→ Data to process:
──────────────────────────────
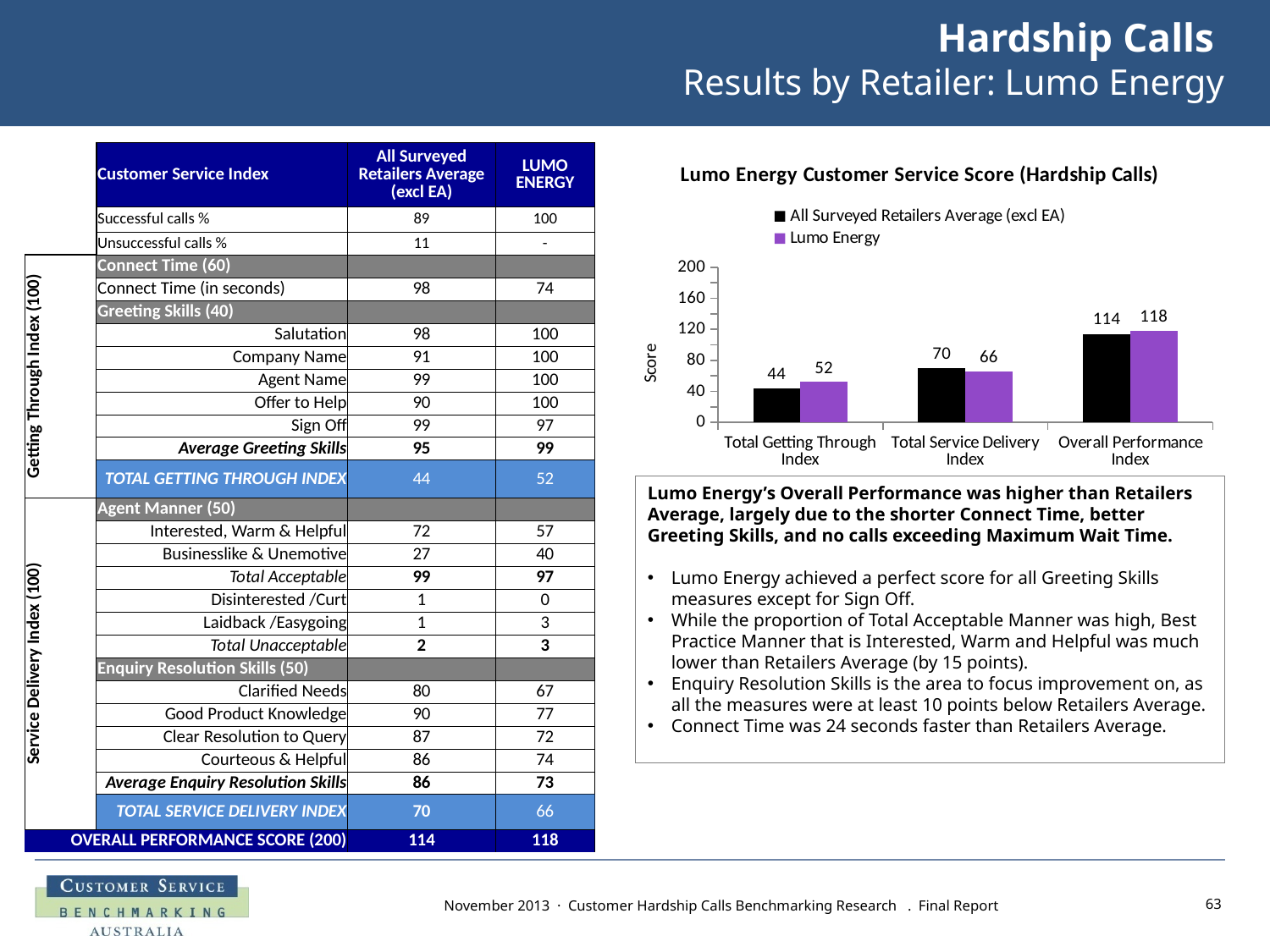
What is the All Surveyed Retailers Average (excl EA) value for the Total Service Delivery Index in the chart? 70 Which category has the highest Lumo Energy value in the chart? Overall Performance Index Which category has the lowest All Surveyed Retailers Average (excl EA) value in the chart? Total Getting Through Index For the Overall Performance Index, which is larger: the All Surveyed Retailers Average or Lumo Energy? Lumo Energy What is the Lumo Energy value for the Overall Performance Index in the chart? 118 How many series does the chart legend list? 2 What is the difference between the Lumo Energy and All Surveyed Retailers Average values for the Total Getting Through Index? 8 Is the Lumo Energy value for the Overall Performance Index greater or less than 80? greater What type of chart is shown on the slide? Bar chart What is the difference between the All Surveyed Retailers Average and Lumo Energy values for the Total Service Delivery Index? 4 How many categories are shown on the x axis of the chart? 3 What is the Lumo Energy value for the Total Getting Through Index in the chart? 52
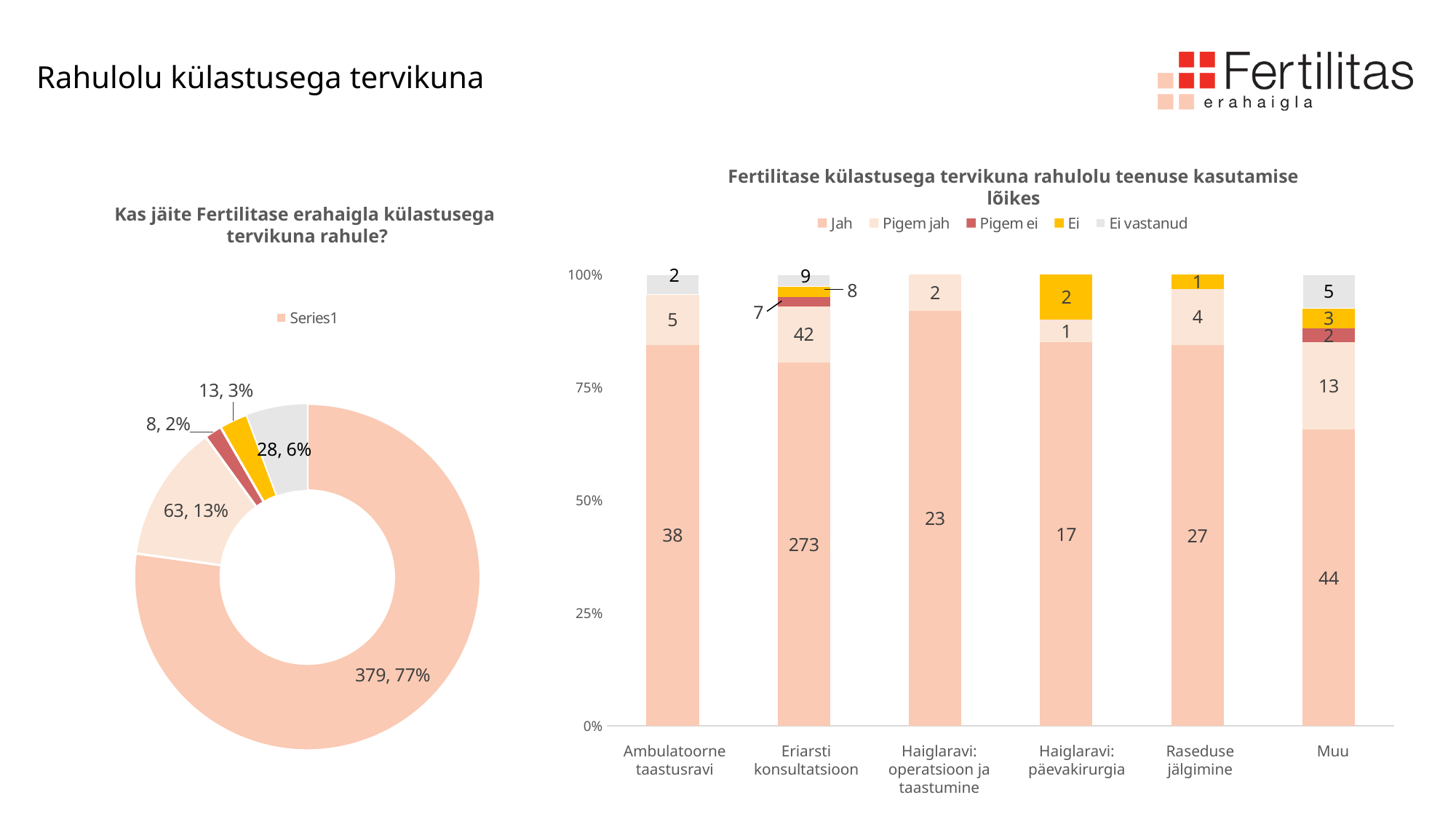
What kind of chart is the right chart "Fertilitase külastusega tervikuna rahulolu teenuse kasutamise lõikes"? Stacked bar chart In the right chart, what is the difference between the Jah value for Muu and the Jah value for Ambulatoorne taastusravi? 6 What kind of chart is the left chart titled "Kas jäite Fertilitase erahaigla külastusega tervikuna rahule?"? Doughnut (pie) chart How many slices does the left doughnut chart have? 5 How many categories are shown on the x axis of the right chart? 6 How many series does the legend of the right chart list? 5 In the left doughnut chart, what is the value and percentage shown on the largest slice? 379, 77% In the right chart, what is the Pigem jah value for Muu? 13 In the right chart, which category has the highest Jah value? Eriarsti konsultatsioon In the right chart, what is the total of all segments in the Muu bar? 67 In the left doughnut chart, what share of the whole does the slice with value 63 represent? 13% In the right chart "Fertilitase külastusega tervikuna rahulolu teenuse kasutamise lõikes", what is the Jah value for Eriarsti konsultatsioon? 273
──────────────────────────────
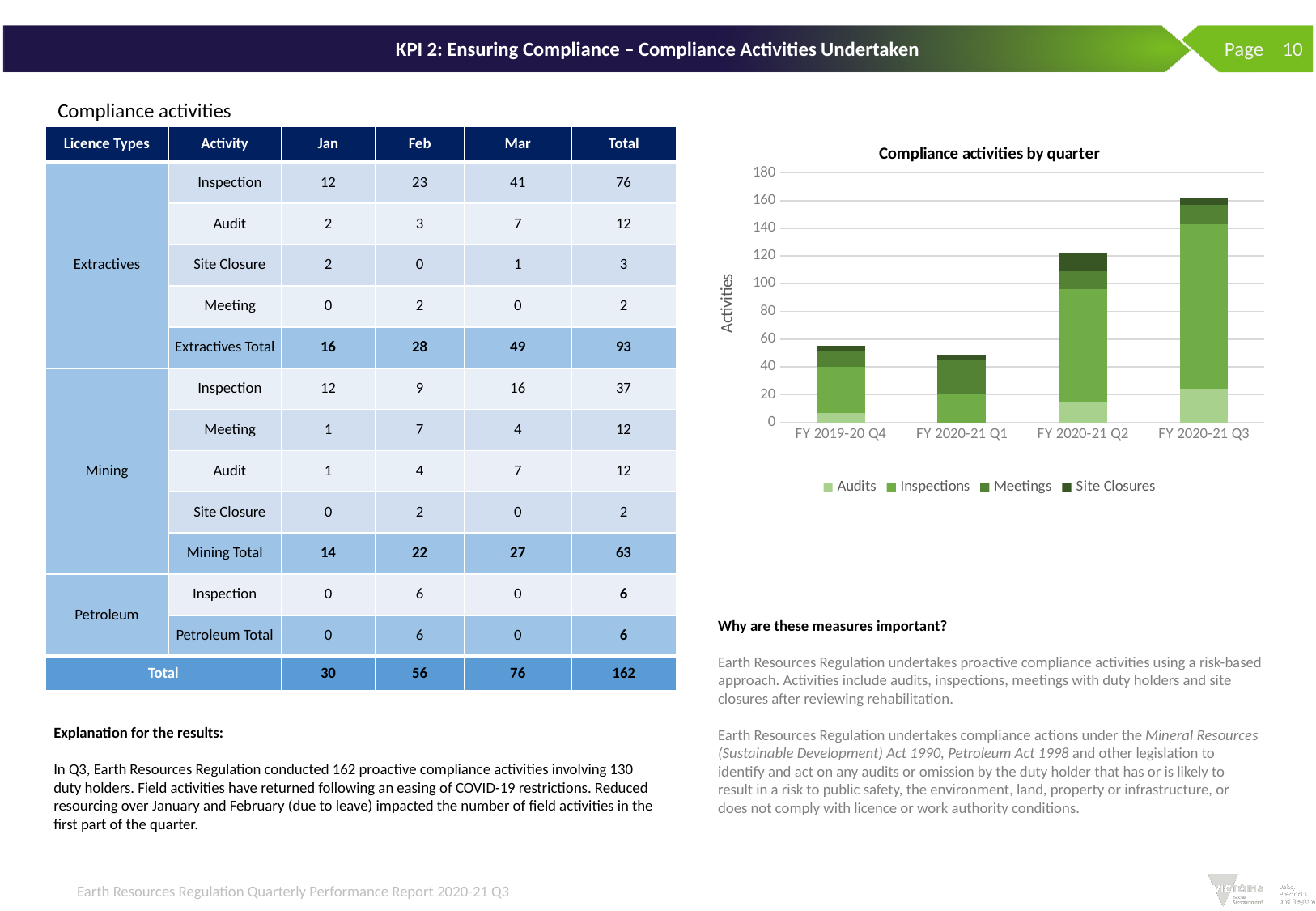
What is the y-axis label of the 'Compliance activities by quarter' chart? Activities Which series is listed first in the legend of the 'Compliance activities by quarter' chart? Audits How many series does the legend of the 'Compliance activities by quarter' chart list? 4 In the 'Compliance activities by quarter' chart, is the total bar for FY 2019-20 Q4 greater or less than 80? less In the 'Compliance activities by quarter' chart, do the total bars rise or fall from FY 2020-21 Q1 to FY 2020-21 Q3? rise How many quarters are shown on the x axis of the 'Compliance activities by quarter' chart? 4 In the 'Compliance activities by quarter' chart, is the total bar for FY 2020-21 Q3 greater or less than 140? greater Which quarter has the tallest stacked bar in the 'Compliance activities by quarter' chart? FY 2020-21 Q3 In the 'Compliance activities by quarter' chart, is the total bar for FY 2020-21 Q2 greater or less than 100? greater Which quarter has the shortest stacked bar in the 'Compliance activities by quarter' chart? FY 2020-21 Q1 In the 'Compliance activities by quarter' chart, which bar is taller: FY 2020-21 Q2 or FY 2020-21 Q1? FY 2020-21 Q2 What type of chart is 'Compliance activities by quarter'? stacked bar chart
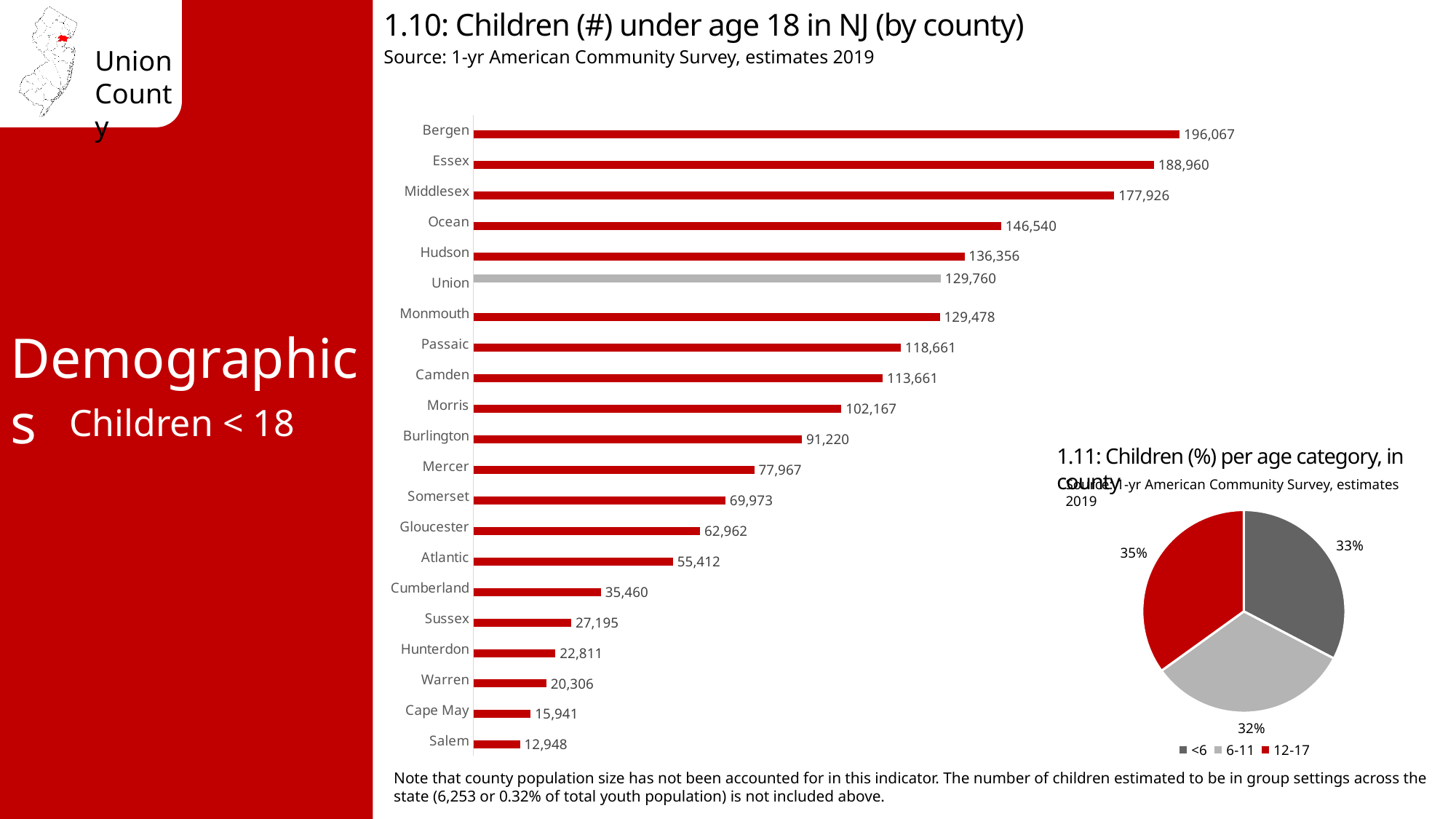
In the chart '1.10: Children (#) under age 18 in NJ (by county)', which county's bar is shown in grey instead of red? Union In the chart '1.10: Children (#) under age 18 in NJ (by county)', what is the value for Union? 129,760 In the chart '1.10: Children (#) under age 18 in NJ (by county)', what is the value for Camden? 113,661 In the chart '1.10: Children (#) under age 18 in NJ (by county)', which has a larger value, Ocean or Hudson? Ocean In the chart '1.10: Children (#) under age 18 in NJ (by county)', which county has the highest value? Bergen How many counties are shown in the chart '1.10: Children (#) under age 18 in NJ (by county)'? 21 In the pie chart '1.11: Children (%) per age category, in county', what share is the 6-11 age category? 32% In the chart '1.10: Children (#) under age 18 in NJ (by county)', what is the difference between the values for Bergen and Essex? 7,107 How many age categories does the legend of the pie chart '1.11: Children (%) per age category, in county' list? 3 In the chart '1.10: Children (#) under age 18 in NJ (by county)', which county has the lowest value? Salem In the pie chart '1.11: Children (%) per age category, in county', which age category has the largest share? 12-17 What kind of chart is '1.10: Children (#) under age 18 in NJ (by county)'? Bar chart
──────────────────────────────
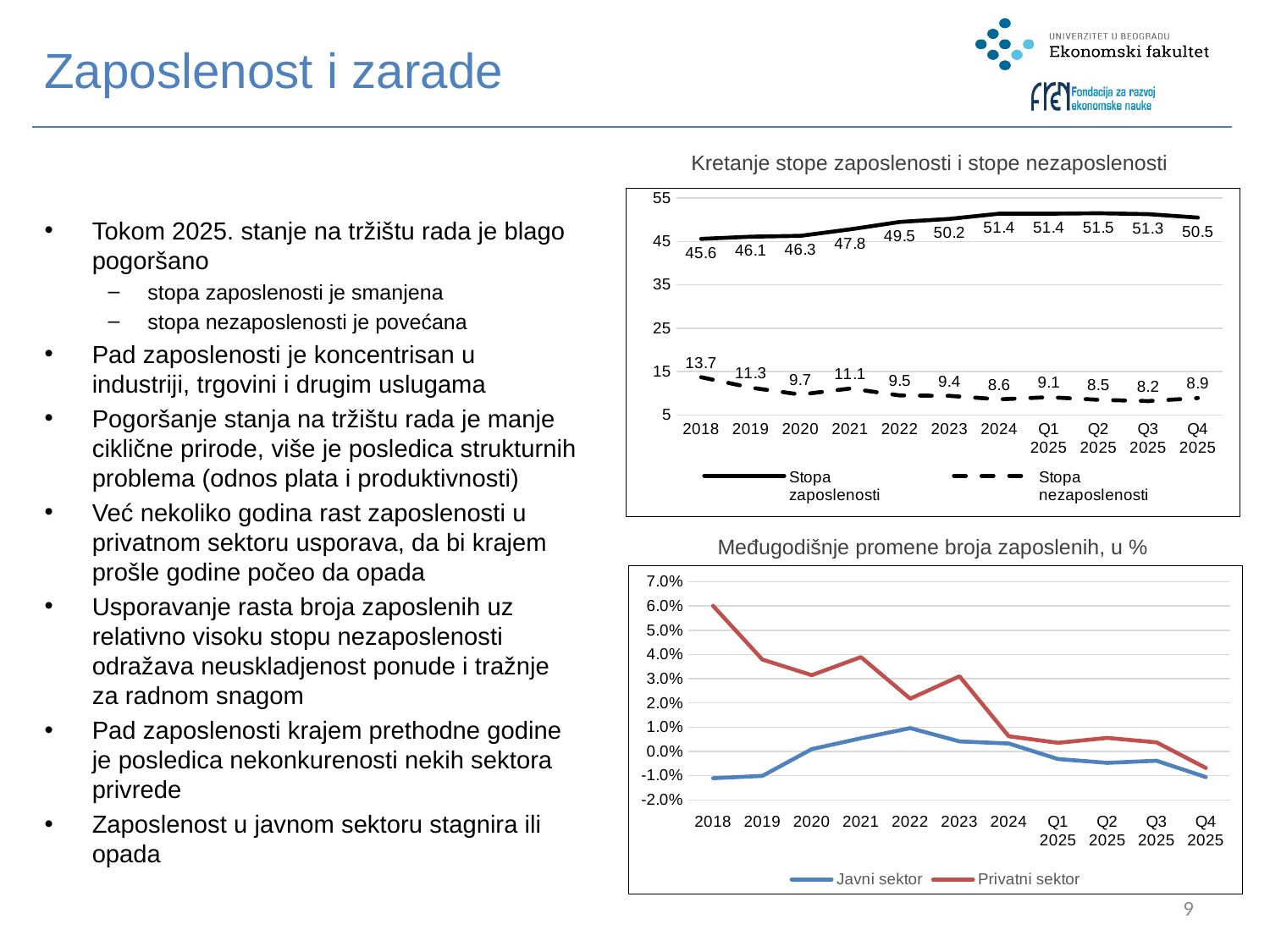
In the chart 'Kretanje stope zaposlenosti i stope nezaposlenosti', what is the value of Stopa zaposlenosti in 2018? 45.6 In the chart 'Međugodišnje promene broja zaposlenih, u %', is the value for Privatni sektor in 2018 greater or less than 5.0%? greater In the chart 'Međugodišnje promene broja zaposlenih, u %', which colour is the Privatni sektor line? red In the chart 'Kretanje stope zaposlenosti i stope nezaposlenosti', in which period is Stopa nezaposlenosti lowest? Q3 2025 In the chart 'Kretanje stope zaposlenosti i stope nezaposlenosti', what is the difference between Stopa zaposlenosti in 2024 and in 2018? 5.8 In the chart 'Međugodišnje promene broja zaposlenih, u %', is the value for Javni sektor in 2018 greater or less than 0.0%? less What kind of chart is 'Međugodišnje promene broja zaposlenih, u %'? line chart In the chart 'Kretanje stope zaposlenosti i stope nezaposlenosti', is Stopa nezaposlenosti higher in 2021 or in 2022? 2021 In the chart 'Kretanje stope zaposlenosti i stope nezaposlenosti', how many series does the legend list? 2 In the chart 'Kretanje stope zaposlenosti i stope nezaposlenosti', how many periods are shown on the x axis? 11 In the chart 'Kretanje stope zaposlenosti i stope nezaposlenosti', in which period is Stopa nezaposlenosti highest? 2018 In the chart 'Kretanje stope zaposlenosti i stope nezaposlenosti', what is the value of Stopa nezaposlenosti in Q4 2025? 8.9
──────────────────────────────
→ What is needed: Find each line of the entries that contains the string "Ambulatoorne" and copy those lines out in full.

→ Reply to the task:
What kind of chart is the right chart "Fertilitase külastusega tervikuna rahulolu teenuse kasutamise lõikes"? Stacked bar chart In the right chart, what is the difference between the Jah value for Muu and the Jah value for Ambulatoorne taastusravi? 6 What kind of chart is the left chart titled "Kas jäite Fertilitase erahaigla külastusega tervikuna rahule?"? Doughnut (pie) chart How many slices does the left doughnut chart have? 5 How many categories are shown on the x axis of the right chart? 6 How many series does the legend of the right chart list? 5 In the left doughnut chart, what is the value and percentage shown on the largest slice? 379, 77% In the right chart, what is the Pigem jah value for Muu? 13 In the right chart, which category has the highest Jah value? Eriarsti konsultatsioon In the right chart, what is the total of all segments in the Muu bar? 67 In the left doughnut chart, what share of the whole does the slice with value 63 represent? 13% In the right chart "Fertilitase külastusega tervikuna rahulolu teenuse kasutamise lõikes", what is the Jah value for Eriarsti konsultatsioon? 273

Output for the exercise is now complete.